== Data for this exercise ==

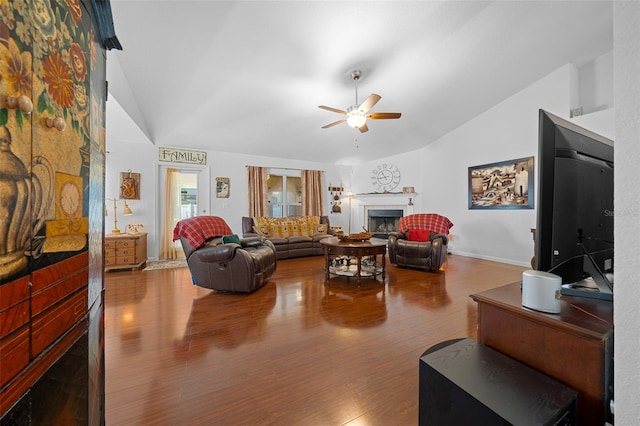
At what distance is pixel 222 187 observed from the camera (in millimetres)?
5648

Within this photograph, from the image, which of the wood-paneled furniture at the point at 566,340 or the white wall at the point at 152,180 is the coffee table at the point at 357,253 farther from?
the white wall at the point at 152,180

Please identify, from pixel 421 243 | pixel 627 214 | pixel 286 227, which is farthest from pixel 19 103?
pixel 286 227

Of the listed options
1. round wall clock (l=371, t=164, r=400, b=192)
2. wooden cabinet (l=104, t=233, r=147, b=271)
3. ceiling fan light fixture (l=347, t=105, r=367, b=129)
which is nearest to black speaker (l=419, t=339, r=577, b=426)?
ceiling fan light fixture (l=347, t=105, r=367, b=129)

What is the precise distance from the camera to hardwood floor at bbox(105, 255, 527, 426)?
1282 millimetres

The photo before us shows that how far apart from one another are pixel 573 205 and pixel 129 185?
232 inches

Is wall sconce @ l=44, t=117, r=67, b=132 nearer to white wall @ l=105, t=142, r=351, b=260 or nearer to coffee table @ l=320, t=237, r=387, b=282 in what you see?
Answer: coffee table @ l=320, t=237, r=387, b=282

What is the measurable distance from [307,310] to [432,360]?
5.84 feet

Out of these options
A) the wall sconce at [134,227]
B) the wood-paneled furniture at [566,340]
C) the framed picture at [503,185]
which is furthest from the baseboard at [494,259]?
the wall sconce at [134,227]

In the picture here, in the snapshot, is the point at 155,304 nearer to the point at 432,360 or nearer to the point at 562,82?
the point at 432,360

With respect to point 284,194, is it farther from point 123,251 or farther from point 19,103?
point 19,103

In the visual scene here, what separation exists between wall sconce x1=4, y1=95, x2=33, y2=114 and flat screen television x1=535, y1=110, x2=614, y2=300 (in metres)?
1.20

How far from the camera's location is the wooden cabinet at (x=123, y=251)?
3.94m

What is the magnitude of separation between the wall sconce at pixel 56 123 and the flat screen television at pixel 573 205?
1.25 meters

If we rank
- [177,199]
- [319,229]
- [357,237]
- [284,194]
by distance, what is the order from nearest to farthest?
[357,237] → [177,199] → [319,229] → [284,194]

===

▸ **What is expected**:
Copy every record character for character. Skip the pictures.

▸ **Correct output**:
At what distance is pixel 222 187 observed from the camera (in millimetres)?
5648

Within this photograph, from the image, which of the wood-paneled furniture at the point at 566,340 or the white wall at the point at 152,180 is the coffee table at the point at 357,253 farther from?
the white wall at the point at 152,180

Please identify, from pixel 421 243 | pixel 627 214 | pixel 286 227, which is farthest from pixel 19 103?
pixel 286 227

Of the listed options
1. round wall clock (l=371, t=164, r=400, b=192)
2. wooden cabinet (l=104, t=233, r=147, b=271)
3. ceiling fan light fixture (l=347, t=105, r=367, b=129)
which is nearest to black speaker (l=419, t=339, r=577, b=426)?
ceiling fan light fixture (l=347, t=105, r=367, b=129)

What is the precise distance from the camera to hardwood floor at bbox(105, 255, 527, 426)?
1282 millimetres

The photo before us shows that how far apart from one another are pixel 573 205 and pixel 129 185?
232 inches

Is wall sconce @ l=44, t=117, r=67, b=132 nearer to white wall @ l=105, t=142, r=351, b=260 or nearer to coffee table @ l=320, t=237, r=387, b=282 in what you see?
Answer: coffee table @ l=320, t=237, r=387, b=282

What is the measurable distance from [307,310] to [432,360]?
5.84 feet

Out of these options
A) the wall sconce at [134,227]
B) the wood-paneled furniture at [566,340]
C) the framed picture at [503,185]
which is furthest from the baseboard at [494,259]?
the wall sconce at [134,227]

In the picture here, in the snapshot, is the point at 155,304 nearer to the point at 432,360 or nearer to the point at 562,82?
the point at 432,360

With respect to point 284,194, is it farther from point 123,251 or farther from point 19,103?
point 19,103

In the visual scene here, what separation exists between wall sconce x1=4, y1=95, x2=33, y2=114 and flat screen television x1=535, y1=110, x2=614, y2=300 (in metres)?
1.20

How far from the camera's location is the wooden cabinet at (x=123, y=251)?
3.94m

What is the magnitude of separation between the wall sconce at pixel 56 123 and the flat screen television at pixel 573 205?
1.25 meters

If we rank
- [177,199]
- [319,229]
- [357,237]
- [284,194]
by distance, what is the order from nearest to farthest?
[357,237] → [177,199] → [319,229] → [284,194]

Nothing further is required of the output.